* [TASK BRIEF]: Pick out every line in the rows below that contains the word "beige", and copy each of those lines.

* [EXTRACTED MATERIAL]:
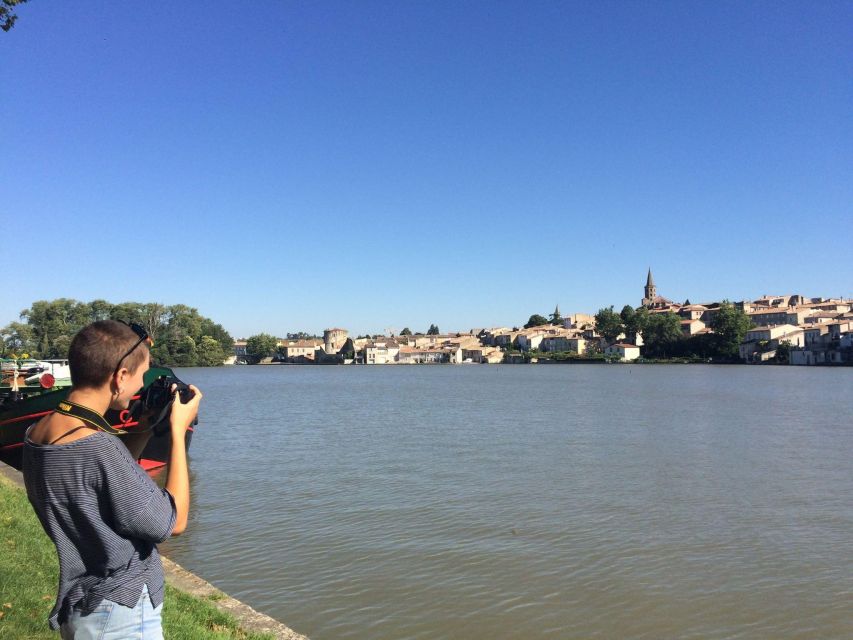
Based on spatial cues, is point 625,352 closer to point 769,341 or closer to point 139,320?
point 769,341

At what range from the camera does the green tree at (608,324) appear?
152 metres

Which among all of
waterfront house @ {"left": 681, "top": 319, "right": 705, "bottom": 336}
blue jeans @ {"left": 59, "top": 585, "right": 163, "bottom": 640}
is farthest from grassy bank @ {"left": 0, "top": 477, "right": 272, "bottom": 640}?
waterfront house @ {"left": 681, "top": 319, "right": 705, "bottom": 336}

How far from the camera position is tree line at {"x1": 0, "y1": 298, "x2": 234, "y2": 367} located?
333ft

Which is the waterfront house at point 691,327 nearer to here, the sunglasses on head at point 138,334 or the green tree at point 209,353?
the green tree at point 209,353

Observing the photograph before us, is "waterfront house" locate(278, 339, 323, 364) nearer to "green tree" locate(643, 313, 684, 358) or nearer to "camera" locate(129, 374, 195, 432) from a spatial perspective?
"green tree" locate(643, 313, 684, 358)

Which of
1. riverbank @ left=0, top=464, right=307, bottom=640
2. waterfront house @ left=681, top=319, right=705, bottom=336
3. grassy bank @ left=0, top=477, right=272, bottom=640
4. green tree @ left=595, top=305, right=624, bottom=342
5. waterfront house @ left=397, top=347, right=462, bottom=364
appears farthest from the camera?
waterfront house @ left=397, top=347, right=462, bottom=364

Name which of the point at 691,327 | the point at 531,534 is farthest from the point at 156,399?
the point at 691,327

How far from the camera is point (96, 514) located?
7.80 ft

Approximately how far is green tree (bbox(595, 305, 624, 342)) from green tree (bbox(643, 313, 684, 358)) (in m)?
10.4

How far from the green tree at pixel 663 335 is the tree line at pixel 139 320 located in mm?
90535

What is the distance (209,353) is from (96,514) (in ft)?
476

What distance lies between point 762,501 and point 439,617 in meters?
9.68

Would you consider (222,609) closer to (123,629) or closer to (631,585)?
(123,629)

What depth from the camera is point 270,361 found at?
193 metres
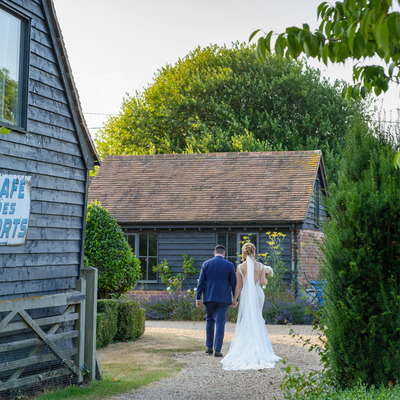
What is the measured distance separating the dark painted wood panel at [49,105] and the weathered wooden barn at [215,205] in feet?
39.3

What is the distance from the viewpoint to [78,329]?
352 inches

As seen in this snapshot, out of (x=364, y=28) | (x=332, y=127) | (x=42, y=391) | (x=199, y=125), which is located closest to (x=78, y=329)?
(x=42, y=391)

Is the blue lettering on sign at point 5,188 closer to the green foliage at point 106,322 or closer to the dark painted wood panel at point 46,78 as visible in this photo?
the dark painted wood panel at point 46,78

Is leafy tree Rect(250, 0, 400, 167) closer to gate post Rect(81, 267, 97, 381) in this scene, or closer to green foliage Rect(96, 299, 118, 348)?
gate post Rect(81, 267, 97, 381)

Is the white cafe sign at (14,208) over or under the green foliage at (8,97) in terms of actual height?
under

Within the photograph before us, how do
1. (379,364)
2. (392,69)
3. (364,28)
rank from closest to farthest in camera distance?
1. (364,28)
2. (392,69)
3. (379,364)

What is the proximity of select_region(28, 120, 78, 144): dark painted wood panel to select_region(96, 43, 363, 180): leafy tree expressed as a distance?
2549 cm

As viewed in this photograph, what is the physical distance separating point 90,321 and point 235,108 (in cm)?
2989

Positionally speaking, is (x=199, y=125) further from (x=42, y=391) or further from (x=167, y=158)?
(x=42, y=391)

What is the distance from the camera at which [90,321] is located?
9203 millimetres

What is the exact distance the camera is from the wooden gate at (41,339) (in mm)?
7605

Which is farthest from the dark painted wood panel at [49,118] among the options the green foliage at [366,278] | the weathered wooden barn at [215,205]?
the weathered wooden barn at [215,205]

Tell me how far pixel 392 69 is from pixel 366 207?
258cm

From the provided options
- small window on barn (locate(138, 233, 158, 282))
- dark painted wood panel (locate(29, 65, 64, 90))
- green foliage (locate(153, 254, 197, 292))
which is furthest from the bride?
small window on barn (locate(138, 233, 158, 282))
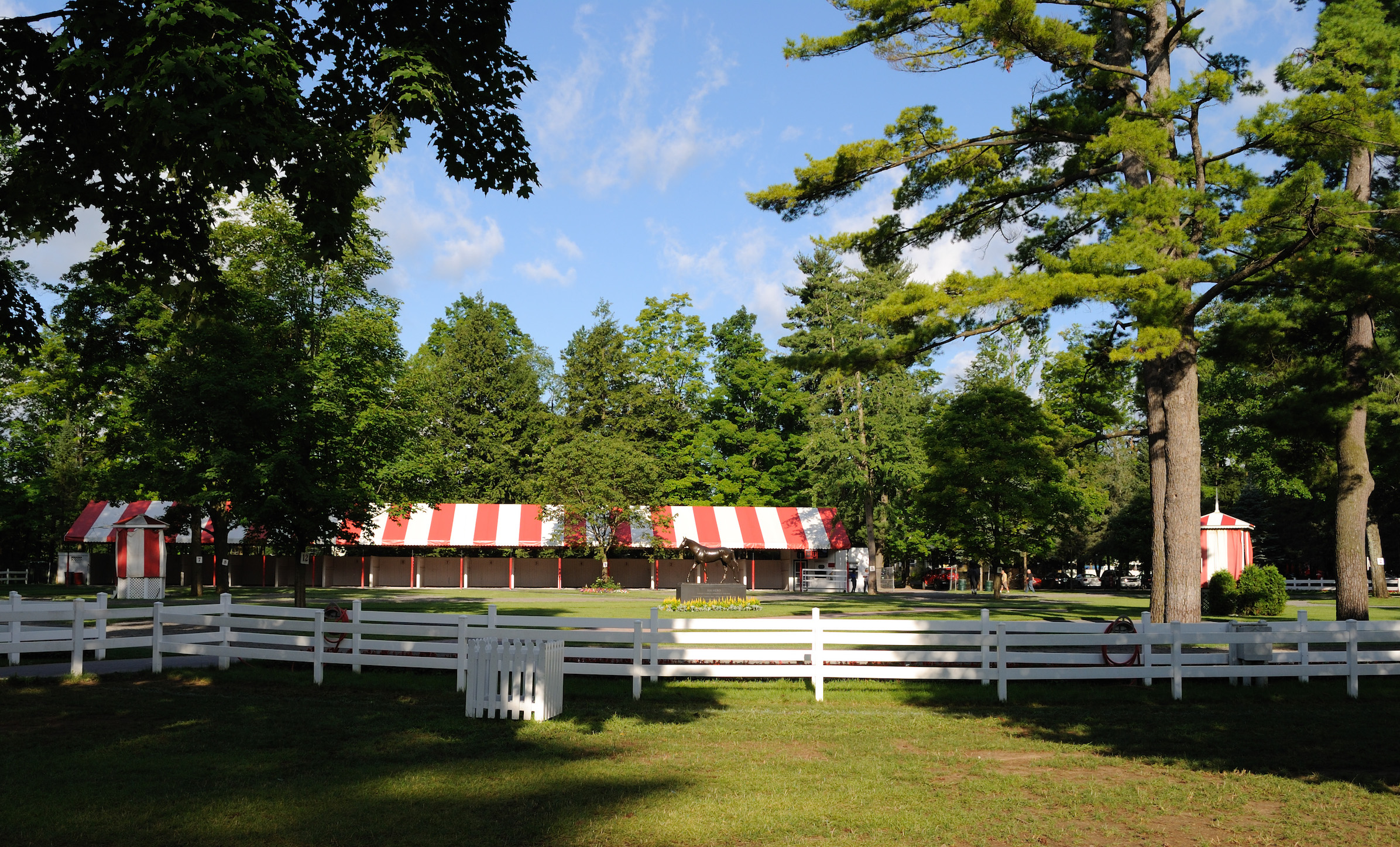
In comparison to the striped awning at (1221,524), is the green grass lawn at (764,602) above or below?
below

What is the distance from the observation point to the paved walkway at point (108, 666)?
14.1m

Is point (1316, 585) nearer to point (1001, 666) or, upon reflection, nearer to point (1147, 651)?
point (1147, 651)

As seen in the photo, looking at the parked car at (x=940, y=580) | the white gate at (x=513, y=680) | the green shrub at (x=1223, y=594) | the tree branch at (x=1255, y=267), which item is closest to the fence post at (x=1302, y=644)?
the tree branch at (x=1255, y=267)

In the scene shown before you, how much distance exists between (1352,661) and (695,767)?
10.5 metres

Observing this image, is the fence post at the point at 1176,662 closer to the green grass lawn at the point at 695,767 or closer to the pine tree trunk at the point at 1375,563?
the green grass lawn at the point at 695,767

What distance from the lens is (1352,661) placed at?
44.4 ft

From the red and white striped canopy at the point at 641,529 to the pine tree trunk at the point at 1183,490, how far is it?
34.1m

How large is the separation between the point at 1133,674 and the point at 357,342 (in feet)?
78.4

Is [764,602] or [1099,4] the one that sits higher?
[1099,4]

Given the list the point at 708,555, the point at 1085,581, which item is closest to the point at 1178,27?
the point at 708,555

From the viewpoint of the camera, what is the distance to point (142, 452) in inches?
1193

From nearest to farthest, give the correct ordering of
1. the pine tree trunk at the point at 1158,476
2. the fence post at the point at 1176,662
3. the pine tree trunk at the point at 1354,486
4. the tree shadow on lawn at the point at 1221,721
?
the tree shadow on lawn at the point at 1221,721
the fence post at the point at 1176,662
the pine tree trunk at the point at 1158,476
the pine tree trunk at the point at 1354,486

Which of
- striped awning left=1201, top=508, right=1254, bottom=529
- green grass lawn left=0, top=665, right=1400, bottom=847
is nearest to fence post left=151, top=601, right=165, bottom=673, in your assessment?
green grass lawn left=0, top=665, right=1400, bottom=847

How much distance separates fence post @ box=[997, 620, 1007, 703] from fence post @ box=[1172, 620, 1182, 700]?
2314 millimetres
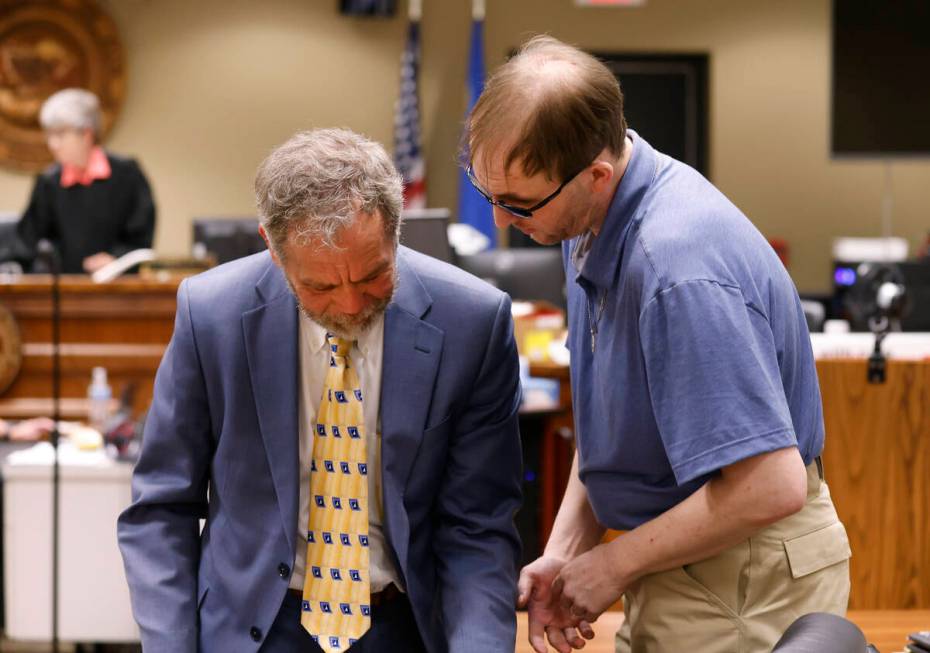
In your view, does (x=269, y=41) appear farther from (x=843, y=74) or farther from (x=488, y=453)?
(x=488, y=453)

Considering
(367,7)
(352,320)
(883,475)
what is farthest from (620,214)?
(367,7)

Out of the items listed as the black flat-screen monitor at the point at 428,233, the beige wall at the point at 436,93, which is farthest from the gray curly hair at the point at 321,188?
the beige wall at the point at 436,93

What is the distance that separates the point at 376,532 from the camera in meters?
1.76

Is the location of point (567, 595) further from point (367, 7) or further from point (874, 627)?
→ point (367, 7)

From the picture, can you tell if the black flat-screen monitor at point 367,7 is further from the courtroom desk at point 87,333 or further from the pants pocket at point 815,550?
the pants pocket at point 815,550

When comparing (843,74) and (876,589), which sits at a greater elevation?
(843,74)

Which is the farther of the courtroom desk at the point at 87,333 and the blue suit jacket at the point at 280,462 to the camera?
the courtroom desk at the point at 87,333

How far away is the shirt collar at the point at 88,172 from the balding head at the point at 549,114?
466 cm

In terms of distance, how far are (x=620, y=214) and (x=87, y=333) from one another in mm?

* [PROBLEM SOLUTION]:
Out of the items listed as the black flat-screen monitor at the point at 428,233, the beige wall at the point at 436,93, which is farthest from the gray curly hair at the point at 321,188?
the beige wall at the point at 436,93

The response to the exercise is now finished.